Retries & idempotency
Section titled “Retries & idempotency”The single most important rule: do not blindly retry a POST /v1/verify-nin* request on transient errors. Verification POSTs are not idempotent — every successful call mints a new transaction and debits a unit. A naive retry on a network blip will charge your wallet twice.
The right pattern:
| Outcome | Did a unit get charged? | What to do |
|---|---|---|
HTTP 2xx received with a reference_id | Yes | You’re done. Persist the reference_id. To “retry” (e.g. user pressed back and re-submitted), use POST /v1/verify-nin/requery with the same reference — it’s free and idempotent. |
HTTP 4xx (validation, 402, 403, 404) | No | The request never reached NIMC. Fix the client input and retry safely. |
HTTP 5xx or network failure / timeout | Maybe — the request may or may not have completed upstream | Do not retry blindly. Wait 30 seconds, then call /v1/verify-nin/requery with the reference you would have used. If your client never saw a reference, you can also list your recent transactions in the admin portal to confirm whether a charge landed. |
Re-queries (POST /v1/verify-nin/requery) and reads (GET /v1/me, GET /v1/nimc-reasons) are idempotent and safe to retry freely.
Calling from your backend (CORS)
Section titled “Calling from your backend (CORS)”The RandaVerify API is meant to be called server-to-server, not directly from a customer’s browser. The CORS allow-list on api.randaverify.com is locked to the official RandaVerify domains; any Origin header from partner.com.ng (or any other domain) will be rejected by the preflight.
In practice:
- ✅ Your backend code (Node, Python, Go, PHP, whatever) calls our API directly. Bearer tokens stay server-side.

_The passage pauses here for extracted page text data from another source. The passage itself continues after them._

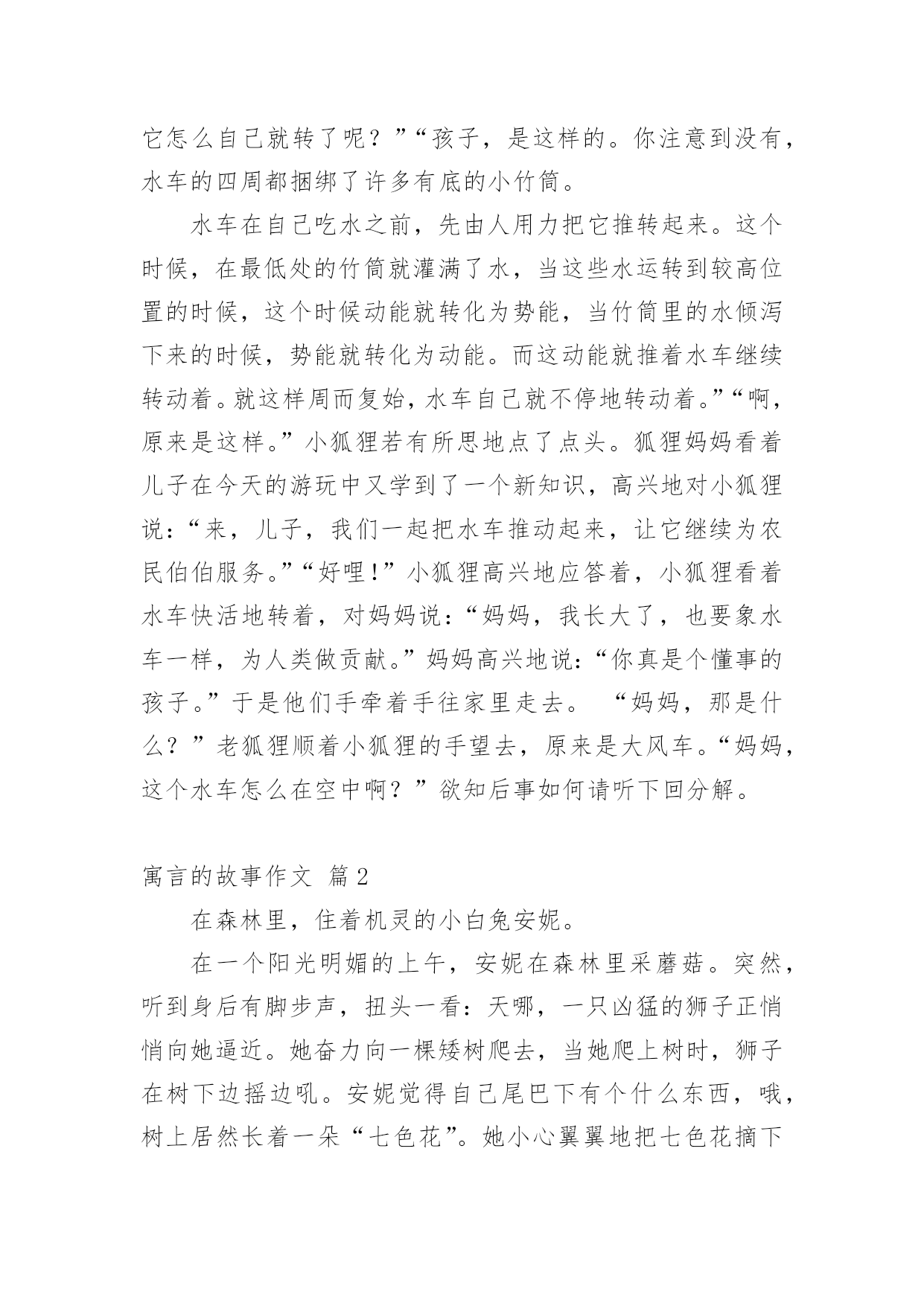 它怎么自己就转了呢？”“孩子，是这样的。你注意到没有，水车的四周都捆绑了许多有底的小竹筒。

水车在自己吃水之前，先由人用力把它推转起来。这个时候，在最低处的竹筒就灌满了水，当这些水运转到较高位置的时候，这个时候动能就转化为势能，当竹筒里的水倾泻下来的时候，势能就转化为动能。而这动能就推着水车继续转动着。就这样周而复始，水车自己就不停地转动着。”“啊，原来是这样。”小狐狸若有所思地点了点头。狐狸妈妈看着儿子在今天的游玩中又学到了一个新知识，高兴地对小狐狸说：“来，儿子，我们一起把水车推动起来，让它继续为农民伯伯服务。”“好哩！”小狐狸高兴地应答着，小狐狸看着水车快活地转着，对妈妈说：“妈妈，我长大了，也要象水车一样，为人类做贡献。”妈妈高兴地说：“你真是个懂事的孩子。”于是他们手牵着手往家里走去。 “妈妈，那是什么？”老狐狸顺着小狐狸的手望去，原来是大风车。“妈妈，这个水车怎么在空中啊？”欲知后事如何请听下回分解。

寓言的故事作文 篇2

在森林里，住着机灵的小白兔安妮。

在一个阳光明媚的上午，安妮在森林里采蘑菇。突然，听到身后有脚步声，扭头一看：天哪，一只凶猛的狮子正悄悄向她逼近。她奋力向一棵矮树爬去，当她爬上树时，狮子在树下边摇边吼。安妮觉得自己尾巴下有个什么东西，哦，树上居然长着一朵“七色花”。她小心翼翼地把七色花摘下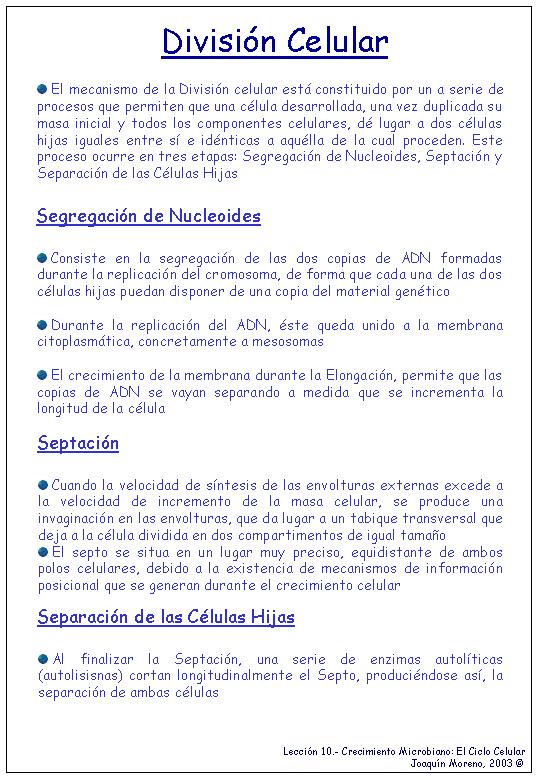 División Celular

El mecanismo de la División celular está constituido por un a serie de procesos que permiten que una célula desarrollada, una vez duplicada su masa inicial y todos los componentes celulares, dé lugar a dos células hijas iguales entre sí e idénticas a aquélla de la cual proceden. Este proceso ocurre en tres etapas: Segregación de Nucleoides, Septación y Separación de las Células Hijas

Segregación de Nucleoides

Consiste en la segregación de las dos copias de ADN formadas durante la replicación del cromosoma, de forma que cada una de las dos células hijas puedan disponer de una copia del material genético

Durante la replicación del ADN, éste queda unido a la membrana citoplasmática, concretamente a mesosomas

El crecimiento de la membrana durante la Elongación, permite que las copias de ADN se vayan separando a medida que se incrementa la longitud de la célula

Septación

Cuando la velocidad de síntesis de las envolturas externas excede a la velocidad de incremento de la masa celular, se produce una invaginación en las envolturas, que da lugar a un tabique transversal que deja a la célula dividida en dos compartimentos de igual tamaño

El septo se situa en un lugar muy preciso, equidistante de ambos polos celulares, debido a la existencia de mecanismos de información posicional que se generan durante el crecimiento celular

Separación de las Células Hijas

Al finalizar la Septación, una serie de enzimas autolíticas (autolisisnas) cortan longitudinalmente el Septo, produciéndose así, la separación de ambas células

Lección 10.- Crecimiento Microbiano: El Ciclo Celular
Joaquín Moreno, 2003 ©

- ❌ Your frontend JavaScript should not call
api.randaverify.comdirectly. CORS will block it, and even if it didn’t, you would be leaking your bearer token to every visitor’s browser. - The right pattern: your frontend calls your backend, your backend calls ours. This also lets you cache, rate-limit, log, and apply your own business rules between the two.
If your customer-facing UI needs to surface verification results, fetch them on your backend, store the reference_id, and re-query from your backend later if the user revisits.